● **PROVIDED DATA**
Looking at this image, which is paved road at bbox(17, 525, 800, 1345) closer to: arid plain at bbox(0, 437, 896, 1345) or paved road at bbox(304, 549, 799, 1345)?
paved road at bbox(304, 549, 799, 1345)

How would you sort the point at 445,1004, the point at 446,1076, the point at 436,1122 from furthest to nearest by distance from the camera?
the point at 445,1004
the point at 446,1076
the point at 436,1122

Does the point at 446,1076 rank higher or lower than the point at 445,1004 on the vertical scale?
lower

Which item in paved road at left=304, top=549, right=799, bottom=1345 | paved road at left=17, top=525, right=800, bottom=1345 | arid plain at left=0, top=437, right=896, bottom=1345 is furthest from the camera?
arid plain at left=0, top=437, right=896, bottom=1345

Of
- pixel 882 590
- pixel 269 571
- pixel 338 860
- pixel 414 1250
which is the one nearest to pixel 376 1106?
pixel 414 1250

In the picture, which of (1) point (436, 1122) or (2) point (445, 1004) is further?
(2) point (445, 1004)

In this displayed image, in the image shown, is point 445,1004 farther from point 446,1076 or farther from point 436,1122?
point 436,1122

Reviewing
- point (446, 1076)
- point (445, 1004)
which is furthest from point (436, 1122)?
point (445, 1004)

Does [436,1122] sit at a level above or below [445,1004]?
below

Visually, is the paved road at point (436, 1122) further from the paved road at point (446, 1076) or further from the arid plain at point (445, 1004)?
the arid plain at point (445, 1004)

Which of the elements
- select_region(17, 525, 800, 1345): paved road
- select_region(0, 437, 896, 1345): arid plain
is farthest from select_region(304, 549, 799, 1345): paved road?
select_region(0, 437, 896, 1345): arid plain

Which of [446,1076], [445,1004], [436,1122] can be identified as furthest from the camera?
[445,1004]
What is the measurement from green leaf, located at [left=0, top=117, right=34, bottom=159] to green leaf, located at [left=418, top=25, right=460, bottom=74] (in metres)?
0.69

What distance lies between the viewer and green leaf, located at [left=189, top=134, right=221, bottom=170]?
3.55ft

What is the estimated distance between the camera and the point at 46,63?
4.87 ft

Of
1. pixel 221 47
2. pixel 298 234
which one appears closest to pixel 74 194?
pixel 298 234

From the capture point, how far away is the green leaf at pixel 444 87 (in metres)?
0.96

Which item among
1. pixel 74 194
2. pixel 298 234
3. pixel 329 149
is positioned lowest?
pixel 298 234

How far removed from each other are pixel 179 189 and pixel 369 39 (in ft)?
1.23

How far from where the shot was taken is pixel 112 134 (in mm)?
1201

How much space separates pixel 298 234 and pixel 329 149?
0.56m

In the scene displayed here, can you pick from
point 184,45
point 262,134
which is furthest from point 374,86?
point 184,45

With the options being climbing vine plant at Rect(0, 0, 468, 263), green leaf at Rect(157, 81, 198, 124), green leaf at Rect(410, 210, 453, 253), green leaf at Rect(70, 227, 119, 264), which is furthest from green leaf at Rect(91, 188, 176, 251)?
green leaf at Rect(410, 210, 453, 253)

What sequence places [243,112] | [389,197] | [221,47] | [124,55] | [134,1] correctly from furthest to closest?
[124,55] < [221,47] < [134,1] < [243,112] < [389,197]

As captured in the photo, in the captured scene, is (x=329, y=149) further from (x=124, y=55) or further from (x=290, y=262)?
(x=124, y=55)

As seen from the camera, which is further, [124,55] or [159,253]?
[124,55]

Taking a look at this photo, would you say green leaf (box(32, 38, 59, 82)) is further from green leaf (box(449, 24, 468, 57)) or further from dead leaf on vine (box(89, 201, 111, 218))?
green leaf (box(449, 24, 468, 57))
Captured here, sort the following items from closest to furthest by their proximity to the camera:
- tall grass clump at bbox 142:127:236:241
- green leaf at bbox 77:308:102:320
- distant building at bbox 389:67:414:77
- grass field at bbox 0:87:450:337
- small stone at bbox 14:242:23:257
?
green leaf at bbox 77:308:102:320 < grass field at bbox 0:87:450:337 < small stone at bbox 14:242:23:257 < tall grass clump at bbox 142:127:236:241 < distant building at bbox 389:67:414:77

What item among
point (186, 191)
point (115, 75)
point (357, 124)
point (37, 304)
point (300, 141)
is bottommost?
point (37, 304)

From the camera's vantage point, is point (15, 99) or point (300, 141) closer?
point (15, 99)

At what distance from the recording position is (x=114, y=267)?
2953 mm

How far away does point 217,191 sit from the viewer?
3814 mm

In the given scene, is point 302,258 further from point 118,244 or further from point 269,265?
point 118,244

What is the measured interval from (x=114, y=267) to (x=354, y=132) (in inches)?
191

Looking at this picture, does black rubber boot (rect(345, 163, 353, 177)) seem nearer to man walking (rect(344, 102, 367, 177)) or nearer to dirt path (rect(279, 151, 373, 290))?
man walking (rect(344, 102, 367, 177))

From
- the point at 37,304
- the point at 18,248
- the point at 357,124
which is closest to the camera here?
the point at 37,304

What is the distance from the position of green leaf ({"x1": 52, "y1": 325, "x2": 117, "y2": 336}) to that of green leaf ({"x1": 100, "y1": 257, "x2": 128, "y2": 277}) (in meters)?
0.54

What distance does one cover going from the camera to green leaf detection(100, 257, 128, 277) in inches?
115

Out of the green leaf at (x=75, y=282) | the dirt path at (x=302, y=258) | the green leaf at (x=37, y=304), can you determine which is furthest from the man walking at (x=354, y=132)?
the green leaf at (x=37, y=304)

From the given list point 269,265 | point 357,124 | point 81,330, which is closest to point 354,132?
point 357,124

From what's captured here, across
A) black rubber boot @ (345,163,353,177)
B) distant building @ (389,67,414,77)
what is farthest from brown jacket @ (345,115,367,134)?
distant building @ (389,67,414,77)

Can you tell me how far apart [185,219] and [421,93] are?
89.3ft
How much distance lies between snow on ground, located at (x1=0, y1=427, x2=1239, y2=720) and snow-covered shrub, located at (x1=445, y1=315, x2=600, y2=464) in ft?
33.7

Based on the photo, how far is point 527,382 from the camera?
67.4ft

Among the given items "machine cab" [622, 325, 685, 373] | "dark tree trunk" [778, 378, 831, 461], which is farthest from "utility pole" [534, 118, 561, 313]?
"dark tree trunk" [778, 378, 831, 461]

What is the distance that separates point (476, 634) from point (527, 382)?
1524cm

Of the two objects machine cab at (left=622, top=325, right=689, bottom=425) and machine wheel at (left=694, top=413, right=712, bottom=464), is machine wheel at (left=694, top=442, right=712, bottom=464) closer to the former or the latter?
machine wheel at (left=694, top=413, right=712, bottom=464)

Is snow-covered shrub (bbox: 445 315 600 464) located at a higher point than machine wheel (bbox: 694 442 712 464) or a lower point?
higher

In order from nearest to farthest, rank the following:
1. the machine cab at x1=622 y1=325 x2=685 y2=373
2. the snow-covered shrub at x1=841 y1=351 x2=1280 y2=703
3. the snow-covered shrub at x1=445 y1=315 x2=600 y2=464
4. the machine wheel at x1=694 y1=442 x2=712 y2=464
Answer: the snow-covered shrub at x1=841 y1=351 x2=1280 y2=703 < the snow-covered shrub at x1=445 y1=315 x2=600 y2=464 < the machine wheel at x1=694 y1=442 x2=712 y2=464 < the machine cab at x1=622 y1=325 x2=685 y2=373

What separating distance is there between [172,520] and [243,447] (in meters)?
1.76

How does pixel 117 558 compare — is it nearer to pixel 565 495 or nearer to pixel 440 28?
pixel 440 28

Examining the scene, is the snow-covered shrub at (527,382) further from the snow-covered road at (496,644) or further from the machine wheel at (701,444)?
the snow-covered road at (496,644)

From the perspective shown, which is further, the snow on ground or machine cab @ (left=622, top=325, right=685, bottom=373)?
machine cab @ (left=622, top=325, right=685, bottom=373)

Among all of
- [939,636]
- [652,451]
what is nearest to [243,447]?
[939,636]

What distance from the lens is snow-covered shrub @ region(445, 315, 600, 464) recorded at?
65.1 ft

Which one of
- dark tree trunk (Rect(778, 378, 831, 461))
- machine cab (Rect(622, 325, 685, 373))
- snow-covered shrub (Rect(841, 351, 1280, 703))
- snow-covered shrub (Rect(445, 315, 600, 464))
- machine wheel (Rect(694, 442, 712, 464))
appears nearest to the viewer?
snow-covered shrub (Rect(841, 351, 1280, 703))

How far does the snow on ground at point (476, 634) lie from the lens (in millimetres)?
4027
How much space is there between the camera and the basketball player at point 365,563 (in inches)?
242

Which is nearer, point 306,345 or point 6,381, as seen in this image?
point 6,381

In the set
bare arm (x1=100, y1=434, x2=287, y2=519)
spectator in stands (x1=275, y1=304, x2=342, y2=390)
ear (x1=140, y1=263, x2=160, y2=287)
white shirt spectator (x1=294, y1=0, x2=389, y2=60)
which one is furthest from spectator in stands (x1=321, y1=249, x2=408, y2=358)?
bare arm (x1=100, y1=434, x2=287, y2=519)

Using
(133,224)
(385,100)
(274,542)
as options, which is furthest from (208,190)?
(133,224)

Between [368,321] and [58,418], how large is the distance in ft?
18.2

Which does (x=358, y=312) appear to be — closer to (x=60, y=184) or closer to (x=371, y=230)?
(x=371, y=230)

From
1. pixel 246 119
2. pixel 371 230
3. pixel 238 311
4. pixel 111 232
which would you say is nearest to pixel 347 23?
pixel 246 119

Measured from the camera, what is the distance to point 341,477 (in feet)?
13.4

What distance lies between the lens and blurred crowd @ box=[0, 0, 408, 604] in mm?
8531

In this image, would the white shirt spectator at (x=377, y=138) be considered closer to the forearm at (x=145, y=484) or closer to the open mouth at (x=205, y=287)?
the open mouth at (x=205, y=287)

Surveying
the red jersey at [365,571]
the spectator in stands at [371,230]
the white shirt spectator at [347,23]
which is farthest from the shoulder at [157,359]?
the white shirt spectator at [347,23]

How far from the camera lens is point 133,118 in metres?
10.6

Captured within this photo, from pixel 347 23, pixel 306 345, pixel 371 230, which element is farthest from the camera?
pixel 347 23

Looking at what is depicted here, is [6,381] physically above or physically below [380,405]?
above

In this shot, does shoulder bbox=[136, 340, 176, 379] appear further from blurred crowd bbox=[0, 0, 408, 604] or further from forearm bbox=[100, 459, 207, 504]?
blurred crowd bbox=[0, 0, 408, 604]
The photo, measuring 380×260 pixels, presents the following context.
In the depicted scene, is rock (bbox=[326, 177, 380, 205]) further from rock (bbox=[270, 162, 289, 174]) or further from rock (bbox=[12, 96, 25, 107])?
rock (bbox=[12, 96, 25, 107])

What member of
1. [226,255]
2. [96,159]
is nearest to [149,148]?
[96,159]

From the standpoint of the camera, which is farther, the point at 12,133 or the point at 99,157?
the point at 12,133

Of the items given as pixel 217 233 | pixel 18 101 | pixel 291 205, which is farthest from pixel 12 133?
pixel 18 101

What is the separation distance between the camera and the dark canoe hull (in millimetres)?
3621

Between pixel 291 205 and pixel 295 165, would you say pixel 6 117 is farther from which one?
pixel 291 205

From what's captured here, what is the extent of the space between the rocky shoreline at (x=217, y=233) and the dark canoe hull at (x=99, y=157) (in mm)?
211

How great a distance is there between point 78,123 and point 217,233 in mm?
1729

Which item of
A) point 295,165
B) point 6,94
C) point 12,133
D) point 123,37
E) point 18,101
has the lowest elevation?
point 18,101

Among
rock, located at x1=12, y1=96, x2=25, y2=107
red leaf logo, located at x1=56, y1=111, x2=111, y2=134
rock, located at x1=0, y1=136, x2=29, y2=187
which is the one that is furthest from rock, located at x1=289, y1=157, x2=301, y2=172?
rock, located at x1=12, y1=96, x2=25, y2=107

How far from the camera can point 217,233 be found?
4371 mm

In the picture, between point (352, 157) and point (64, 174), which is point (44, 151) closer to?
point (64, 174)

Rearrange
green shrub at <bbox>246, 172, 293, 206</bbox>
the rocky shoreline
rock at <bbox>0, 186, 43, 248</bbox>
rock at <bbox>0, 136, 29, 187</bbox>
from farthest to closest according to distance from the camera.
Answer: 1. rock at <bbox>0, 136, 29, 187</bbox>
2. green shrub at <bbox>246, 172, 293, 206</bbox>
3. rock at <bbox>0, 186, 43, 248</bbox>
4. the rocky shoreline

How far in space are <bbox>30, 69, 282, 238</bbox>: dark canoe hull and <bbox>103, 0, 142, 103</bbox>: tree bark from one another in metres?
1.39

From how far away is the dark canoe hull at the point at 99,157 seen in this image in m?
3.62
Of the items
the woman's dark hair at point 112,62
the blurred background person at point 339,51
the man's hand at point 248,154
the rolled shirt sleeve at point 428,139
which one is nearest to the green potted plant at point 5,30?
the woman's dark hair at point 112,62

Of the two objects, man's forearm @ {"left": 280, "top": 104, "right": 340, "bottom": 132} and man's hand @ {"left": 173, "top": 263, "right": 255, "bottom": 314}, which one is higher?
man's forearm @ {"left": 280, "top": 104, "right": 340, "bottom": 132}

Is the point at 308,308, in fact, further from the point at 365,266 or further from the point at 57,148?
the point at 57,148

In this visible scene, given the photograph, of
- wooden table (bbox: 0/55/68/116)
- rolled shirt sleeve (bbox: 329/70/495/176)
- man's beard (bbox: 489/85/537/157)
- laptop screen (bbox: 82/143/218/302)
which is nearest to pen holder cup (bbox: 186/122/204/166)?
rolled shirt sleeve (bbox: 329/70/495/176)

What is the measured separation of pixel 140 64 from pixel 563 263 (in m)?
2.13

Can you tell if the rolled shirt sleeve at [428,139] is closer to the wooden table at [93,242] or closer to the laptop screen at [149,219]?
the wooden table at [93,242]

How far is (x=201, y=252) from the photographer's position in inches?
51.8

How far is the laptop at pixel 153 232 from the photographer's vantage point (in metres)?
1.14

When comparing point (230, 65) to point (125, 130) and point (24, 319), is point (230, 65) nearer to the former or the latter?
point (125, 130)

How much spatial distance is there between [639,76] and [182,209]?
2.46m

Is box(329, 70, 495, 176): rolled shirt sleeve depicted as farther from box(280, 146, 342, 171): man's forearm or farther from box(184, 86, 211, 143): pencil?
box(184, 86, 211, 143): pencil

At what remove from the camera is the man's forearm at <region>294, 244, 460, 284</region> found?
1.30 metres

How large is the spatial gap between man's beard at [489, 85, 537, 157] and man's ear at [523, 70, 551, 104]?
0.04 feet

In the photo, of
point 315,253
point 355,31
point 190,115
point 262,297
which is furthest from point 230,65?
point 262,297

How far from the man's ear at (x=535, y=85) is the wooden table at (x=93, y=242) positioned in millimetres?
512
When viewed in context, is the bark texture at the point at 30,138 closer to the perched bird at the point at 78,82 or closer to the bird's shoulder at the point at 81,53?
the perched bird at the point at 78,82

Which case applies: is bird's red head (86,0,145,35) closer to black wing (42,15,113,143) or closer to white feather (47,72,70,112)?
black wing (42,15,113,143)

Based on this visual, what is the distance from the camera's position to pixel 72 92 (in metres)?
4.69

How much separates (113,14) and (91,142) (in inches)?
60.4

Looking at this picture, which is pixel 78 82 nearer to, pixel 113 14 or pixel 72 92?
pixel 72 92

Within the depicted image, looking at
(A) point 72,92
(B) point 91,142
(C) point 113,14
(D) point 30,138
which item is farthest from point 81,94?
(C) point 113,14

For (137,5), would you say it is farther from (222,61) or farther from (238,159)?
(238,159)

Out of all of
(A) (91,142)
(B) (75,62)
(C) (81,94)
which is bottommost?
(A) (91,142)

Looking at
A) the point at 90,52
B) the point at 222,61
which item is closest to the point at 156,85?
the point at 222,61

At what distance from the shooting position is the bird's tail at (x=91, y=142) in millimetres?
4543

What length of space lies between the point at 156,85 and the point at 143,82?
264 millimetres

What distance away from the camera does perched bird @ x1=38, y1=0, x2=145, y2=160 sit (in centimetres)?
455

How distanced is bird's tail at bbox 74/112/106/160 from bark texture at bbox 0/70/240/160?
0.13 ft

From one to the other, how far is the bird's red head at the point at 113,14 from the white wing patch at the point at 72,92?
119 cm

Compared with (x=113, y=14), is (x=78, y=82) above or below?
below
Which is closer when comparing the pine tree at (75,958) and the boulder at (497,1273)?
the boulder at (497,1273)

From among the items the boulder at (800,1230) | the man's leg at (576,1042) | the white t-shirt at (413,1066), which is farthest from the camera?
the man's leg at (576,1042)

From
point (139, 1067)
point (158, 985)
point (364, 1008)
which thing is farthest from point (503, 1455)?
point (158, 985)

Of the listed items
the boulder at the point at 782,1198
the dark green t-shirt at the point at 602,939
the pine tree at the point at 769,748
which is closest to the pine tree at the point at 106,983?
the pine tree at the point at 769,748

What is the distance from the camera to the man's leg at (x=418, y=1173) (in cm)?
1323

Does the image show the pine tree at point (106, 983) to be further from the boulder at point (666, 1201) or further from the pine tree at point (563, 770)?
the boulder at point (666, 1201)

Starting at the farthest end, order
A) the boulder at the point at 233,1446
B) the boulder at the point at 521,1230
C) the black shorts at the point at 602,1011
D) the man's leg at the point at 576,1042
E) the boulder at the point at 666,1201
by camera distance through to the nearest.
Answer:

● **EXERCISE OBJECTIVE**
Write out exactly the lines starting with the one that holds "How distanced is" and running through the last line above.

● **WRITTEN RESPONSE**
How distanced is bird's tail at bbox 74/112/106/160 from bark texture at bbox 0/70/240/160?
0.13 ft

From one to the other, how far is the bird's red head at the point at 113,14 from the white wing patch at the point at 72,92?
119 cm

Compared with (x=113, y=14), is (x=78, y=82) above or below?
below
Which is closer when comparing the pine tree at (75,958) and the boulder at (497,1273)?
the boulder at (497,1273)

From among the items the boulder at (800,1230) | the man's leg at (576,1042) | the white t-shirt at (413,1066), which is farthest from the camera?
the man's leg at (576,1042)

From
point (139, 1067)
point (158, 985)
point (364, 1008)
which thing is farthest from point (503, 1455)?
point (158, 985)

Of the listed items
the boulder at the point at 782,1198
the dark green t-shirt at the point at 602,939
the pine tree at the point at 769,748
which is closest to the pine tree at the point at 106,983?
the pine tree at the point at 769,748

What is the distance from the camera to the man's leg at (x=418, y=1173) (in cm)?
1323

Does the image show the pine tree at point (106, 983) to be further from the boulder at point (666, 1201) or further from the pine tree at point (563, 770)?
the boulder at point (666, 1201)

Starting at the farthest end, order
A) the boulder at the point at 233,1446
B) the boulder at the point at 521,1230
C) the black shorts at the point at 602,1011
D) the man's leg at the point at 576,1042
E) the boulder at the point at 666,1201
by camera distance through to the nearest.
Answer:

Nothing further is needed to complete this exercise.